[TEXT SECTION — start]

I control the network, but there are security concerns which prevent me from wanting to use RDP or put any password that is used elsewhere into memory on this remote machine. I was also behind NAT from my client PC. Instead of copying the file to another machine which was directly accessible with a webserver, and then pull it from there, I decided just use a SSH tunnel to bind my port 80 to a server accessible to both.

Basically port forwarding from your client accessible network to a remote server:

On the SSH server that will become the server providing your content:
edit /etc/sshd_config
Add: GatewayPorts yes
restart sshd (in my case freebsd, so /etc/rc.d/sshd restart)

On the client with access to the network with the service you want to map/distribute:
ssh -R \*:<remote-server-port>:<local-server-with-content>:<local-server-port> <username>@<remote-server-that-will-provide-content>

So in my case, the server running on my local machine one port 80 to a remote machine on 8080 would look like this:
ssh -g -R \*:8080:localhost:80 ns1.00000000.ca

Please note this is actually a major heads up to think about network security. Even if you are protecting a network with stateful packet inspection, remember that  traffic which was established from trusted networks to outside can tunnel untrusted connections back in - so in a truly secure network one must enforce security on outbound traffic.

[TEXT SECTION — finish]
[COLLECTED DATA — start]

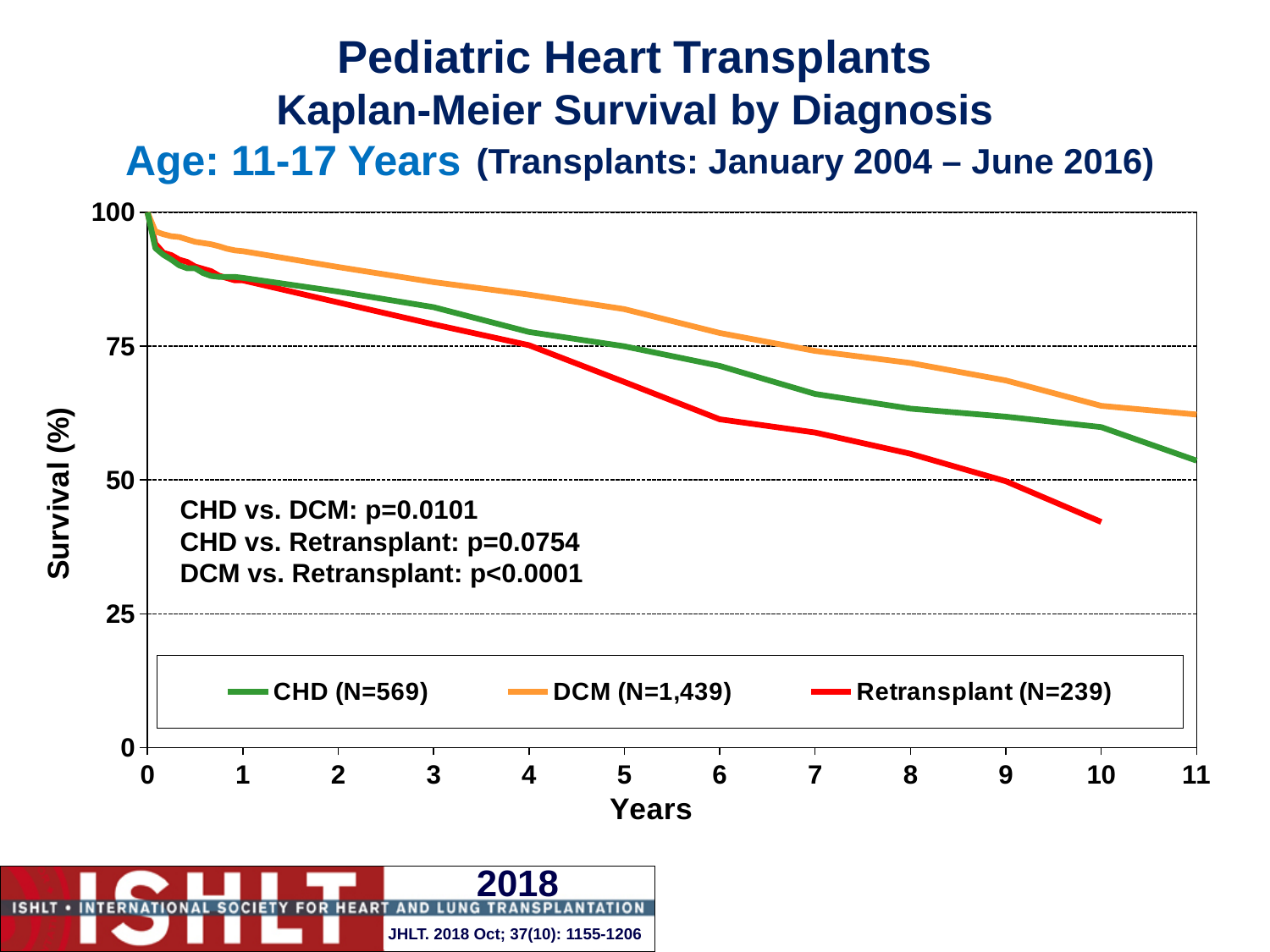
Is the survival value for DCM at year 2 greater or less than 75? greater Is the survival value for Retransplant at year 10 greater or less than 50? less Which series has the lowest survival at year 9? Retransplant At year 10, which series has higher survival, CHD or Retransplant? CHD Is the survival value for DCM at year 5 greater or less than 75? greater What kind of chart is shown on the slide? line chart Does the survival for the DCM series rise or fall as years increase? fall At year 8, which series has higher survival, DCM or Retransplant? DCM How many series does the legend list? 3 Which series has the highest survival at year 9? DCM What is the N shown in the legend for the DCM series? 1,439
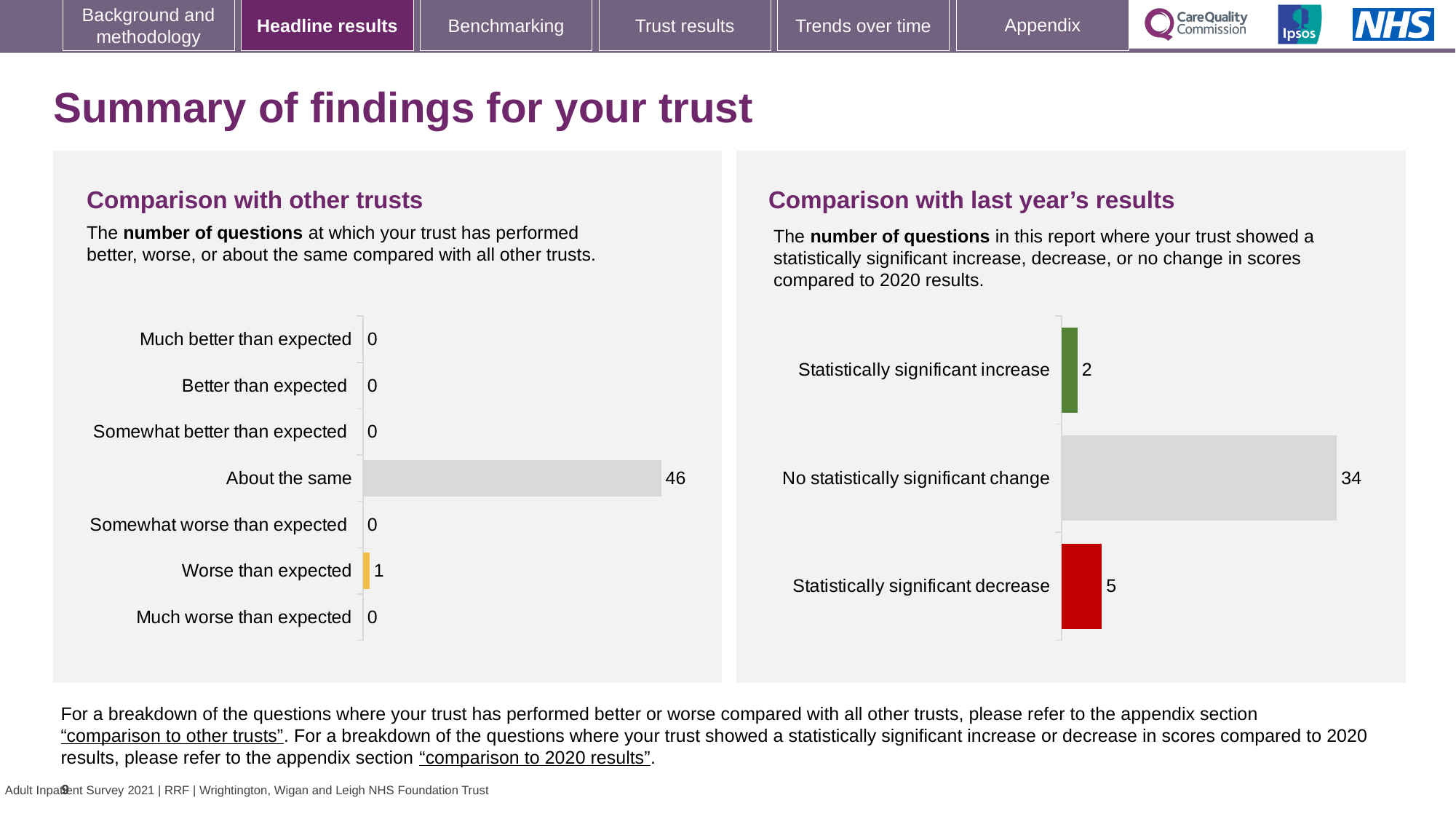
In the 'Comparison with last year's results' chart, which is larger: 'Statistically significant increase' or 'Statistically significant decrease'? Statistically significant decrease What type of chart is the 'Comparison with last year's results' chart? Bar chart In the 'Comparison with last year's results' chart, how many questions showed a statistically significant increase? 2 In the 'Comparison with other trusts' chart, what is the value for 'Much better than expected'? 0 In the 'Comparison with other trusts' chart, what is the difference between 'About the same' and 'Worse than expected'? 45 In the 'Comparison with last year's results' chart, which category has the lowest value? Statistically significant increase In the 'Comparison with other trusts' chart, how many questions are 'About the same'? 46 In the 'Comparison with other trusts' chart, how many categories are shown? 7 In the 'Comparison with other trusts' chart, which category has the highest value? About the same In the 'Comparison with other trusts' chart, how many questions are 'Worse than expected'? 1 In the 'Comparison with last year's results' chart, what is the difference between 'No statistically significant change' and 'Statistically significant decrease'? 29 In the 'Comparison with last year's results' chart, how many questions showed a statistically significant decrease? 5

[COLLECTED DATA — finish]

▶ **WORK INSTRUCTION 1**
From the SSH tunneling text, quote everything between "Please note this" and "on outbound traffic.", inclusive.
▶ **WORK INSTRUCTION 2**
Answer these questions using the SSH tunneling text:
(a) Which line does the text add to /etc/sshd_config?
(b) In the writer's own case, which port on the remote machine is the local port 80 mapped to?
(c) According to the closing warning, what must be enforced in a truly secure network?

▶ **RESPONSE 1**
Please note this is actually a major heads up to think about network security. Even if you are protecting a network with stateful packet inspection, remember that  traffic which was established from trusted networks to outside can tunnel untrusted connections back in - so in a truly secure network one must enforce security on outbound traffic.

▶ **RESPONSE 2**
(a) GatewayPorts yes
(b) 8080
(c) Security on outbound traffic.